# Tâches et exercices:
(A) Relevez, s'il vous plaît, toutes les personnes que le passage sur la possession des Ursulines désigne par leur nom propre.
(B) Poursuivez le passage sur la possession des Ursulines à partir de la fin de la citation.

# Passage à examiner:
________________

Le père Surin, dans son Histoire abrégée, résume ainsi cette première période de l’histoire de la possession des Ursulines :

« Les démons firent des choses surprenantes, pendant qu’on exorcisait la prieure, comme de lever de terre la mère, de répondre en latin aux pensées secrètes. Mais ce qui étonna le plus les exorcistes, ce fut la réponse qu’ils firent en latin à la question du rituel : Quis te magus immisit ? (Quel magicien t’a envoyé ?) ils dirent : Urbanus Grandier. Ces messieurs n’avaient jamais soupçonné cet ecclésiastique d’être magicien. Ce témoignage, quoique de la part du démon, étant soutenu de la mauvaise vie de Grandier, lui fit grand tort ; de sorte qu’on mit l’affaire entre les mains des magistrats de la ville, qui, étant amis du curé, la tournèrent autant qu’ils purent en sa faveur ; mais les démons, soutenant toujours que Grandier était l’auteur de cette tragédie, le peuple, qui se trouvait à l’exorcisme, en demeura convaincu.

« La chose étant venue aux oreilles du roi, il donna ordre à M. de Laubardemont, intendant de la province, d’en prendre connaissance et de s’y comporter comme juge. Il était à Paris, quand il reçut cet ordre, et vint aussitôt à Loudun. »

________________

# Données fournies:
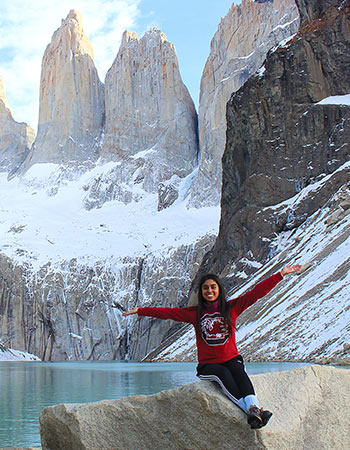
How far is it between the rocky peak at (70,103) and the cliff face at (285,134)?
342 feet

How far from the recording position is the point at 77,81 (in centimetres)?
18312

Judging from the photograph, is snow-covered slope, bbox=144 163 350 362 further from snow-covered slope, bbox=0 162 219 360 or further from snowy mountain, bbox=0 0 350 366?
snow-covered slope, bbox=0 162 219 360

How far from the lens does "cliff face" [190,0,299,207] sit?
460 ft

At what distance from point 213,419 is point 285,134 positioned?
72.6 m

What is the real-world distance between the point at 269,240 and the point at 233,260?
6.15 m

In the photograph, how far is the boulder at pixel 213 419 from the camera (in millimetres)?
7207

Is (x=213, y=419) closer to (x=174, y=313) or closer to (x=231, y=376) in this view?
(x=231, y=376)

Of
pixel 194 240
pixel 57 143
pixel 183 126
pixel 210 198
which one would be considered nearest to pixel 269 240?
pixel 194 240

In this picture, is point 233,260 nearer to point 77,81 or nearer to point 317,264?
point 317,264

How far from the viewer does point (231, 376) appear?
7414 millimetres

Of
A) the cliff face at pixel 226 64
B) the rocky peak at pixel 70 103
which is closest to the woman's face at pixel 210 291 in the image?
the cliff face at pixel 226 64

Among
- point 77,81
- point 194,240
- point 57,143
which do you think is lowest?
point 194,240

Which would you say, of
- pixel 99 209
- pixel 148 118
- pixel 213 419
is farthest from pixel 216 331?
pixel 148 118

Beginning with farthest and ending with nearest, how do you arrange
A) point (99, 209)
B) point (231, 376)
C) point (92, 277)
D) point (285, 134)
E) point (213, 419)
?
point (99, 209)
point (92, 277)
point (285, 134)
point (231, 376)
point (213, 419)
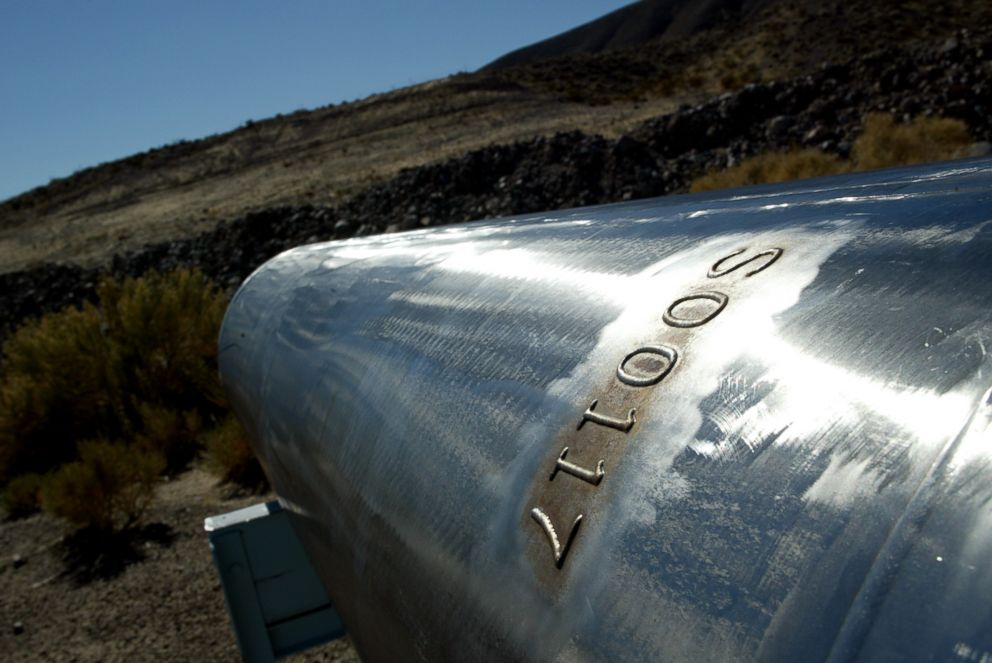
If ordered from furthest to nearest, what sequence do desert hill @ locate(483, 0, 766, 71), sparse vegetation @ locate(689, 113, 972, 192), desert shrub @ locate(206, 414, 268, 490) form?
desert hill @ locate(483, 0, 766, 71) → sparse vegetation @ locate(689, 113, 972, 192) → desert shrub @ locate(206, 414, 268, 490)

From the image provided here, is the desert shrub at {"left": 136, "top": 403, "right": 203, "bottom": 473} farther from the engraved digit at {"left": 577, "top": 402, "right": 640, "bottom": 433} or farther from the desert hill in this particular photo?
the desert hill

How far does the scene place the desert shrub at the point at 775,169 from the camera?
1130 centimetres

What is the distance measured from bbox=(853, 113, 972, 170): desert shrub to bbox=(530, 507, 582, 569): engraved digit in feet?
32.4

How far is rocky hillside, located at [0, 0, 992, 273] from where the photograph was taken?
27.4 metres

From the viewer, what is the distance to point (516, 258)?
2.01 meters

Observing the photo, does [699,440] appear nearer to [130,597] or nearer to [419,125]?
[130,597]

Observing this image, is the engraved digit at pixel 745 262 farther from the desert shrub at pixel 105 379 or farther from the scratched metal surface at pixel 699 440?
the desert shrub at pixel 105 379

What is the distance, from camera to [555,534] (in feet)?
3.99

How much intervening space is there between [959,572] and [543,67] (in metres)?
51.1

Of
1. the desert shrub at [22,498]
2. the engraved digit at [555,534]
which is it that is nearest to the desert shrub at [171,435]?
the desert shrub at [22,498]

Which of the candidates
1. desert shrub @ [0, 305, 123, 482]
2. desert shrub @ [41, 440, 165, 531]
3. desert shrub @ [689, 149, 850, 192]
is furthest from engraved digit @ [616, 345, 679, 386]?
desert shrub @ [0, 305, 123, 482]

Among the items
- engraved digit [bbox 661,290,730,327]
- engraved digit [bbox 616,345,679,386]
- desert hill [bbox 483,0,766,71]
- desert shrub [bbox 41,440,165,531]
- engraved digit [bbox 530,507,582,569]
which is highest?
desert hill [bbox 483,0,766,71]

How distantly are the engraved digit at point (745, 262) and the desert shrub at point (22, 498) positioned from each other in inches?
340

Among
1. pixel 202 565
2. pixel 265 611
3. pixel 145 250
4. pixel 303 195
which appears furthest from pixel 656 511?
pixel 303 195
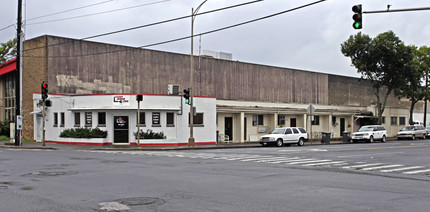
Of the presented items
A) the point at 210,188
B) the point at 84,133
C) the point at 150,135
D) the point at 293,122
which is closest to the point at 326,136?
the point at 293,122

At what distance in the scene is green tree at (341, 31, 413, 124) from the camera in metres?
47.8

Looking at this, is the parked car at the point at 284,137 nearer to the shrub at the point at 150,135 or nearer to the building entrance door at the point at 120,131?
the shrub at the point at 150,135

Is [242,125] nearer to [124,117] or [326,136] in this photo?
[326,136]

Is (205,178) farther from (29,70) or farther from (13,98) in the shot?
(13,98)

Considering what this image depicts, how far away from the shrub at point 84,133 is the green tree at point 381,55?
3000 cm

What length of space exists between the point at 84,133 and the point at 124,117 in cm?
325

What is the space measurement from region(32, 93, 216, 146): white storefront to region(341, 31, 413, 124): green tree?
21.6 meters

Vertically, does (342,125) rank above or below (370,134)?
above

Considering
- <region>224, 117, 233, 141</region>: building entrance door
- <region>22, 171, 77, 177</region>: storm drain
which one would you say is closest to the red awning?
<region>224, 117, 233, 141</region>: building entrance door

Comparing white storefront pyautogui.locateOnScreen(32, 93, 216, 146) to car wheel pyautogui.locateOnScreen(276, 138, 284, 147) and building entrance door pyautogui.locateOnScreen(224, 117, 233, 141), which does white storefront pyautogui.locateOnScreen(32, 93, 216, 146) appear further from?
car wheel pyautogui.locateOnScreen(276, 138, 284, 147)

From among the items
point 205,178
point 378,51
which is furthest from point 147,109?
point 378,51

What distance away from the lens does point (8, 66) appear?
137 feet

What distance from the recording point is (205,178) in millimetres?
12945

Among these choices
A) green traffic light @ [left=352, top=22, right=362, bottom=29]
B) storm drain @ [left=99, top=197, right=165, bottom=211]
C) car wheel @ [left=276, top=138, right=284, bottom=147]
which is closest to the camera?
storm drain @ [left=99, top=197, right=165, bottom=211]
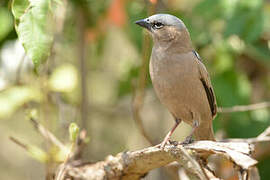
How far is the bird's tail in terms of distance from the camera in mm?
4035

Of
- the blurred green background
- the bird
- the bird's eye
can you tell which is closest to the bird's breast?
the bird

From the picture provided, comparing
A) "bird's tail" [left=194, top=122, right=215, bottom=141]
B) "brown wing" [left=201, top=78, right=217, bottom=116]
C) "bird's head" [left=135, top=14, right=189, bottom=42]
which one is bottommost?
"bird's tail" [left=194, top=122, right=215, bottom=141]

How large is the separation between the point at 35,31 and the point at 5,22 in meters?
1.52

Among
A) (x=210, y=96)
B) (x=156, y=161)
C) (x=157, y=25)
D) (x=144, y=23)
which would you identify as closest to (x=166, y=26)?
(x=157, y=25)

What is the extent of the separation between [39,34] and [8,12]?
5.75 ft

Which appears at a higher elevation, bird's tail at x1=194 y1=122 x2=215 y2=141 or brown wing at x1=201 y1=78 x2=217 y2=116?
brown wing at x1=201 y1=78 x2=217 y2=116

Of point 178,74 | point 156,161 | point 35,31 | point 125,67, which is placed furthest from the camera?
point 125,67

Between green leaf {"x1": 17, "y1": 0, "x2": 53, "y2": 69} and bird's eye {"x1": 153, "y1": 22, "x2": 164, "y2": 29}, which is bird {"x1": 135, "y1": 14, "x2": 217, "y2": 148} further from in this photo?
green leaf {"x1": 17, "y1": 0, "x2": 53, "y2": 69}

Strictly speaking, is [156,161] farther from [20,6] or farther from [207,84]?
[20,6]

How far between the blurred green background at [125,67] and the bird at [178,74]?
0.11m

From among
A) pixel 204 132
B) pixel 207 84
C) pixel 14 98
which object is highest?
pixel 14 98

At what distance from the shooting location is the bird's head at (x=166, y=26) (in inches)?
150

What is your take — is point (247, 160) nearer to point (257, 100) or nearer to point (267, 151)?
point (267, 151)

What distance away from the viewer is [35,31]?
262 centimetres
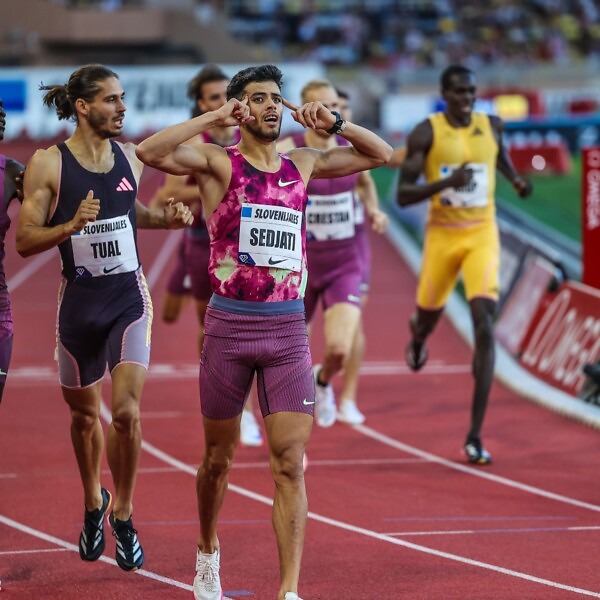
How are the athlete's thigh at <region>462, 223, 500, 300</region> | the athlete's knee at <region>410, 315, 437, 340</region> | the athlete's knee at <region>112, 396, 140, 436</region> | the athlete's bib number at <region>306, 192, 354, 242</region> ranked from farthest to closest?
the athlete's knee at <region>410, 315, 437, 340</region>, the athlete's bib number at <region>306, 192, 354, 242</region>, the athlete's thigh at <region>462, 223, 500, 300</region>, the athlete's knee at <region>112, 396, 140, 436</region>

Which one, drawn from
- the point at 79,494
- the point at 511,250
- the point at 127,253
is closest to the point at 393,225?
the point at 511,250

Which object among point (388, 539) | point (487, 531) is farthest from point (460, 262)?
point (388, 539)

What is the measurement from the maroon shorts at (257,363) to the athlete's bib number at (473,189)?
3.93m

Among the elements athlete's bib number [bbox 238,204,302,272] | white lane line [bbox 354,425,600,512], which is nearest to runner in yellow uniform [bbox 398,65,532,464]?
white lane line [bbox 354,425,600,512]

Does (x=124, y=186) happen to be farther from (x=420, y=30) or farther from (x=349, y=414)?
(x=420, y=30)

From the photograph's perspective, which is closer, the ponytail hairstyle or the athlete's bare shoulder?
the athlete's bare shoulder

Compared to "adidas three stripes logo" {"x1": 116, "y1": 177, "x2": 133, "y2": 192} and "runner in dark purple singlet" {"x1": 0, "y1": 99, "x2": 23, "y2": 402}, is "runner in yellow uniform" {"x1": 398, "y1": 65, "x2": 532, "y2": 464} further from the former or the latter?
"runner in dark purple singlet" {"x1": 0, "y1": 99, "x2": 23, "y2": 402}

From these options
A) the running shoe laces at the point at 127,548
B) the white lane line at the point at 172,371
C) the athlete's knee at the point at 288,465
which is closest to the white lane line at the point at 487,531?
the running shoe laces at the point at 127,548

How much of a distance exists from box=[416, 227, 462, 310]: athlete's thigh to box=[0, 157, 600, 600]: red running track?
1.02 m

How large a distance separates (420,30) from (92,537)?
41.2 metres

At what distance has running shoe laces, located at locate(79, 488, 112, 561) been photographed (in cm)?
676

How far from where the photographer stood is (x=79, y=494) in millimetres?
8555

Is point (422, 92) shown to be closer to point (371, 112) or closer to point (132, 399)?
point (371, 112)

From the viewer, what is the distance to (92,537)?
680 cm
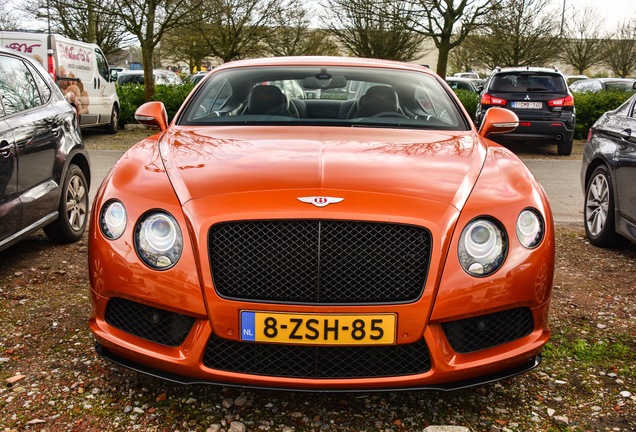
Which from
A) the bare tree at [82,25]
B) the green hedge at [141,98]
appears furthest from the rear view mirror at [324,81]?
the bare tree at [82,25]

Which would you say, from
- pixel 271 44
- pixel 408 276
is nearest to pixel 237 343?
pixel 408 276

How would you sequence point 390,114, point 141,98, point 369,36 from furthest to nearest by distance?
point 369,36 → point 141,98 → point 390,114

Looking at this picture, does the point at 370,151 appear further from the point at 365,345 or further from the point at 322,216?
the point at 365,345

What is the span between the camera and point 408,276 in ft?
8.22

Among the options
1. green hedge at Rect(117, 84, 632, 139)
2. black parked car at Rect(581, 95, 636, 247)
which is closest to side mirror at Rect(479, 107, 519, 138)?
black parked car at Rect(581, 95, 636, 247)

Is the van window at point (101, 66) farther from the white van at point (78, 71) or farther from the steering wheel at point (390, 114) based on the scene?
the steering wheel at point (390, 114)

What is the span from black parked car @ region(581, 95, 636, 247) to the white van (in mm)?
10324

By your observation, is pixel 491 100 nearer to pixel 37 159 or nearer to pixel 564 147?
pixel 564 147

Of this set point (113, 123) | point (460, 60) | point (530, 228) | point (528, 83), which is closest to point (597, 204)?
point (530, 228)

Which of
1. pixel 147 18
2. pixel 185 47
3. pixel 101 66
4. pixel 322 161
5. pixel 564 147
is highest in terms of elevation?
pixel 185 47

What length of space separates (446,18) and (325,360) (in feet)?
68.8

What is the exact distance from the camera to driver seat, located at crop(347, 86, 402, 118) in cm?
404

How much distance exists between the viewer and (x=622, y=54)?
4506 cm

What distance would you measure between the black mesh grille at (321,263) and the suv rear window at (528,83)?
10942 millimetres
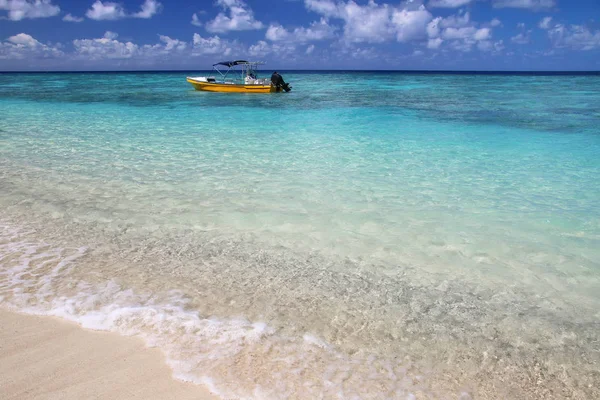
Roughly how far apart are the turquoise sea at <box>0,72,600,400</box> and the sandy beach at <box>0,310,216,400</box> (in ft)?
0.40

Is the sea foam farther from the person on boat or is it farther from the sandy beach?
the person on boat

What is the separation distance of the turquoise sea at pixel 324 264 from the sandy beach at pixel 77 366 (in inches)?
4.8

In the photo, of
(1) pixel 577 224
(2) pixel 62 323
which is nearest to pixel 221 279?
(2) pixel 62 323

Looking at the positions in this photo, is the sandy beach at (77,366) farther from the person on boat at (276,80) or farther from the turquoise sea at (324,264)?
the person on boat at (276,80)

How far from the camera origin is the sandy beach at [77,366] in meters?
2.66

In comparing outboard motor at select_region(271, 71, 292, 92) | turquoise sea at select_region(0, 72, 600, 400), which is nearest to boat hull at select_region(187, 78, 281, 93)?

________________

# Résultats par tâche:
(A)
- le père Surin
- Urbanus Grandier
- M. de Laubardemont

(B)
La supérieure des ursulines était la parente de Laubardemont, qui devait prendre un vif intérêt à cette affaire. Il fut bientôt au courant des moindres détails, et surtout des accusations qui couraient contre le curé de Saint-Pierre. Ardent patriote et grand admirateur de Richelieu, Laubardemont ne pouvait pas rester indifférent au bruit accrédité à Loudun, que maître Urbain Grandier était l’auteur d’un libelle infâme naguère publié contre le cardinal-ministre sous ce titre : Lettre de la cordonnière de la reine-mère à M. de Baradas. Une correspondance suivie entre Urbain Grandier et une femme de Loudun, nommée Catherine Hammon, qui se trouvait au service de Marie de Médicis, ne laissait presque aucun doute sur la part qu’il avait prise à ce pamphlet contre l’illustre homme d’État, l’un de ceux qui ont contribué le plus à faire la France grande, puissante, glorieuse et prospère.